天一客死他鄉,屍骨未寒,她又怎麽能夠跟凶手結婚呢?不能,啊晟,這是你種的果,因,就得你來承。
也是我種的果,我也得一並承這因。豆豆,隻能委曲你了,媽媽沒辦法給你一個溫馨的家了。
“榆榆,你去把我啊爸找來,我有事跟他說。”尚莞道。
崔滌榆木著頭應:“好,我馬上去找你啊爸。”
話落,她飛快的跑出這間房子,留下尚莞一人,獨自垂淚。
她坐正身子,望著鏡中的自已,看著一身華麗夢幻的婚紗,臉上露出苦澀的笑,鑲滿鑽石的婚紗,終歸不是她穿的,那天鑽石掉落,不就是很好的預兆嗎?
她沒有那份福氣去承受這一身千萬的奢侈,她福薄,承受不起這千斤重福氣。
想到這,她走進換衣間,將這身昂貴的婚紗換去,穿回她平常的衣服,這才是她該過的生活。
尚明森隨著走進換衣間,看見一身素衣的尚莞,不由一怔。
“啊莞。”
尚莞站起身,滿臉悲傷的走到尚明森跟前,抱住他,喃喃道:“啊爸,你怪我吧!”
尚明森訝異的用雙手扶住她的肩:“啊莞,怎麽了?”
“啊爸,我說了這件事,你不能急,一定不能急。”她擔心尚明森經不起打擊,會倒下。
尚明森皺著眉宇說:“啊莞,究竟出什麽事了?你怎麽把婚紗換下來了,婚禮快要開始了。”
“啊爸,沒有婚禮了。”她悲傷說。
尚明森身子一怔,將她從肩上推離,凝視她問:“啊莞,究竟怎麽了?”
尚莞臉上掛著淚珠:“啊爸,天一沒了。

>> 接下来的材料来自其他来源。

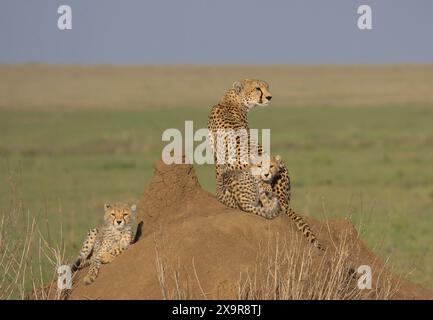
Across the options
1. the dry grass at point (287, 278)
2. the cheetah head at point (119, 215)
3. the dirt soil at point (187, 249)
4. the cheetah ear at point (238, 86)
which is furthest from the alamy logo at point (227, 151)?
the dry grass at point (287, 278)

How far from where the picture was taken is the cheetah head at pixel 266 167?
888 centimetres

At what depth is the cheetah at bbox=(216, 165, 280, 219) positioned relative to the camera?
8.68 metres

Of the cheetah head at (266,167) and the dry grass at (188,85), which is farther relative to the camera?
the dry grass at (188,85)

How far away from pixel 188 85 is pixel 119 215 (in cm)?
7089

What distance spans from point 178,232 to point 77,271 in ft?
3.25

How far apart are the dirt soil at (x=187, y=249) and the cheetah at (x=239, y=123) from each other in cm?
30

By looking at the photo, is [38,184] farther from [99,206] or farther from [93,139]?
[93,139]

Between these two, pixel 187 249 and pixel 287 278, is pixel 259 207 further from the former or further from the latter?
pixel 287 278

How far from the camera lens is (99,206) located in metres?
21.5

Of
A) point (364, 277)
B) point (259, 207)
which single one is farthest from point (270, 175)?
point (364, 277)

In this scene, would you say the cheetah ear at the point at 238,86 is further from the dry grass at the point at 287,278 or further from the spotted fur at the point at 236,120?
the dry grass at the point at 287,278

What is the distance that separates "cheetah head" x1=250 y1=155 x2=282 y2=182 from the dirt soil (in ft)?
1.19

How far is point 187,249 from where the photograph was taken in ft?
26.5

”
尚明森突然打了個超冽,老臉即時蒼白,尚莞趕緊扶住他。
“啊爸,對不起,是我的錯,當初我就不該把天一從自閉症院帶出來,如果他沒出來,他現在依舊還會好好的活著,啊爸,你要怪就怪我吧!”剛止住的淚水,再次泛濫成災。
尚明森仰望著,半響,才緩過來,“啊莞,你哪兒聽來的?”
“正南利用警察的權利查到的,剛剛他打來電話告訴我。”尚莞滿臉悲傷。
五更在十一點。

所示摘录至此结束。